■ **Your goal**:
Pull out every line of the entries below that contains the word "hood", matching case exactly, and copy each one in full.

■ **Stored data**:
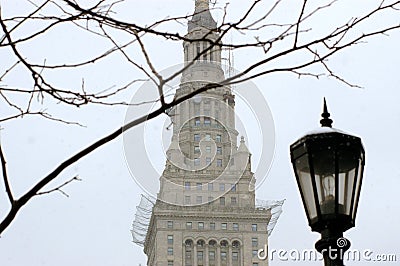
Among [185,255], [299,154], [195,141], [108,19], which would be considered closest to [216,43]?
[108,19]

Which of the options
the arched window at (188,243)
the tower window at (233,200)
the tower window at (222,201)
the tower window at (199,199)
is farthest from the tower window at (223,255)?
the tower window at (233,200)

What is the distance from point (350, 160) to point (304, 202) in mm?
412

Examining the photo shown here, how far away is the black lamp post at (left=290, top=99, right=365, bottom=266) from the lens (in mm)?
6188

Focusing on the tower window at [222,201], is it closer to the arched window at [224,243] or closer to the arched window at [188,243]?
the arched window at [224,243]

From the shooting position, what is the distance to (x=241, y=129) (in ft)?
340

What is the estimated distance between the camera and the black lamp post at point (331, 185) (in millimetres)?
6188

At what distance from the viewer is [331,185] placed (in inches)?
245

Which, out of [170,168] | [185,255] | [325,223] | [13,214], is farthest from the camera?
[170,168]

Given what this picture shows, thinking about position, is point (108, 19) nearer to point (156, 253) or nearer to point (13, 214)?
point (13, 214)

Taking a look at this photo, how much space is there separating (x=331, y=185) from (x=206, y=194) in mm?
90920

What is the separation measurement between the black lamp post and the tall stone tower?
275 ft

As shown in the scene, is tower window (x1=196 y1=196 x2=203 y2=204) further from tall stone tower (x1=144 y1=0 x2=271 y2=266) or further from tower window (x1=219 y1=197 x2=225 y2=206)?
tower window (x1=219 y1=197 x2=225 y2=206)

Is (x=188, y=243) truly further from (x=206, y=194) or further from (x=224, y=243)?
(x=206, y=194)

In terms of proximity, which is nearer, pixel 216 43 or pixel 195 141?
pixel 216 43
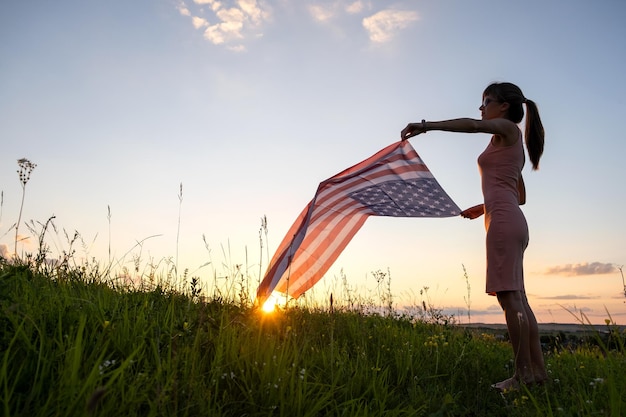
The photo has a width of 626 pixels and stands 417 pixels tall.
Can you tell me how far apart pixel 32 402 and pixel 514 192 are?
13.6 feet

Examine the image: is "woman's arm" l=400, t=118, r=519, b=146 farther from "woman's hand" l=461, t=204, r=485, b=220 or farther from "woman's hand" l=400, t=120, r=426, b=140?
"woman's hand" l=461, t=204, r=485, b=220

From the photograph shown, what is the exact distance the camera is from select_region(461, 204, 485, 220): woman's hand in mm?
5117

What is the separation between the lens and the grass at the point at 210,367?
236 cm

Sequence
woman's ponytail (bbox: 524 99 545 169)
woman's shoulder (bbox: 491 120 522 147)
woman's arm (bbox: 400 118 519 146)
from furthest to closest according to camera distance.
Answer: woman's ponytail (bbox: 524 99 545 169), woman's shoulder (bbox: 491 120 522 147), woman's arm (bbox: 400 118 519 146)

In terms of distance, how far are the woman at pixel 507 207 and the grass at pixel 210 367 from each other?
0.37 metres

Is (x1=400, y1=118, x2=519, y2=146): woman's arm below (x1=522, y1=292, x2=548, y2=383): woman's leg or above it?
above

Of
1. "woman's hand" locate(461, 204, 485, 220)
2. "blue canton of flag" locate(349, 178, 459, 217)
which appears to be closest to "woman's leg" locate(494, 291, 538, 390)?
"woman's hand" locate(461, 204, 485, 220)

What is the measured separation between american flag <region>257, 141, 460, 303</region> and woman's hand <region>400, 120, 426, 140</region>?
3.27 feet

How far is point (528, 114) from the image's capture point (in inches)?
193

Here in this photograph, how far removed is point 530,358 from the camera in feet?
14.4

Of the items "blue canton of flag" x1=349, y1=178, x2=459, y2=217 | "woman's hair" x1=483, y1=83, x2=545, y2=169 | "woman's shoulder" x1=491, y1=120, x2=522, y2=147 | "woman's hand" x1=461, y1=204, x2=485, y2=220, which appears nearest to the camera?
"woman's shoulder" x1=491, y1=120, x2=522, y2=147

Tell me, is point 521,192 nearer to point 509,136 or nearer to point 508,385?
point 509,136

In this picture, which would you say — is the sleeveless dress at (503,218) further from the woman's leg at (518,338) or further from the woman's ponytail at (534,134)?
the woman's ponytail at (534,134)

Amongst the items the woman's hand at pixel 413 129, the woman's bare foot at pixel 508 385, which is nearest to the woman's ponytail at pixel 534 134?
the woman's hand at pixel 413 129
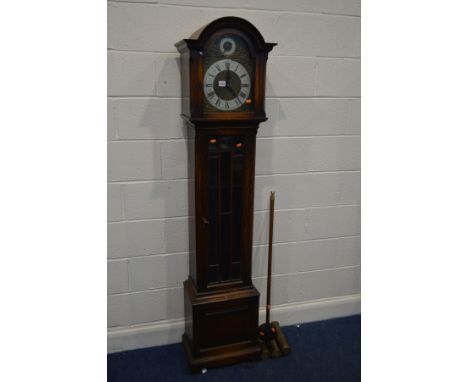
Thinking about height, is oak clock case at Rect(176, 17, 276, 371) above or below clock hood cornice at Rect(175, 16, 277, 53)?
below

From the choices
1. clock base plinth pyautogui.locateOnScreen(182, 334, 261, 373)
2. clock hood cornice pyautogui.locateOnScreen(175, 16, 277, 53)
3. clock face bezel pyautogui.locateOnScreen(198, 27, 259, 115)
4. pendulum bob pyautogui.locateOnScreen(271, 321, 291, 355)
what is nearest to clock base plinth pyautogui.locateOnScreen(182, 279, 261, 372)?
clock base plinth pyautogui.locateOnScreen(182, 334, 261, 373)

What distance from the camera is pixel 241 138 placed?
72.6 inches

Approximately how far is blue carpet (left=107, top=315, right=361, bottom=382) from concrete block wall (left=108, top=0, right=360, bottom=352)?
0.10 metres

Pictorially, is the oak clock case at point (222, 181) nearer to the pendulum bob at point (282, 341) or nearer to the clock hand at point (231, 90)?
the clock hand at point (231, 90)

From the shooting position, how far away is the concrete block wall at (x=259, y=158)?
6.14ft

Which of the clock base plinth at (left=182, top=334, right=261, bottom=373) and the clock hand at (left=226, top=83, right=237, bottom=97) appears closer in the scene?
the clock hand at (left=226, top=83, right=237, bottom=97)

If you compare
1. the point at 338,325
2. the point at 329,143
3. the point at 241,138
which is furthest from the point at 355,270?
the point at 241,138

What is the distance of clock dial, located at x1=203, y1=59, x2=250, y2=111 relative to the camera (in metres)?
1.71

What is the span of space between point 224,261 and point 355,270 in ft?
3.25

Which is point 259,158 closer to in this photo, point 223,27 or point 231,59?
point 231,59

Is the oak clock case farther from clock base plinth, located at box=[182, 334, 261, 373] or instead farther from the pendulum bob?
the pendulum bob

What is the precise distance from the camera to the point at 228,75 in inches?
68.0

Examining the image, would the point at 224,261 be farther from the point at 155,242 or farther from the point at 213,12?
the point at 213,12

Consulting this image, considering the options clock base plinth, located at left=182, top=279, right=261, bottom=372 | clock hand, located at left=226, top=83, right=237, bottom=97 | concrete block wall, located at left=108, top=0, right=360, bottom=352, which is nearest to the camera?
clock hand, located at left=226, top=83, right=237, bottom=97
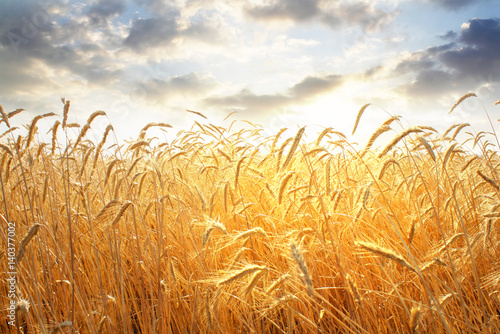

■ **Solution**:
Thinking about height, is oak clock case at Rect(176, 17, 276, 371) above or below clock hood cornice at Rect(175, 16, 277, 53)?
2. clock hood cornice pyautogui.locateOnScreen(175, 16, 277, 53)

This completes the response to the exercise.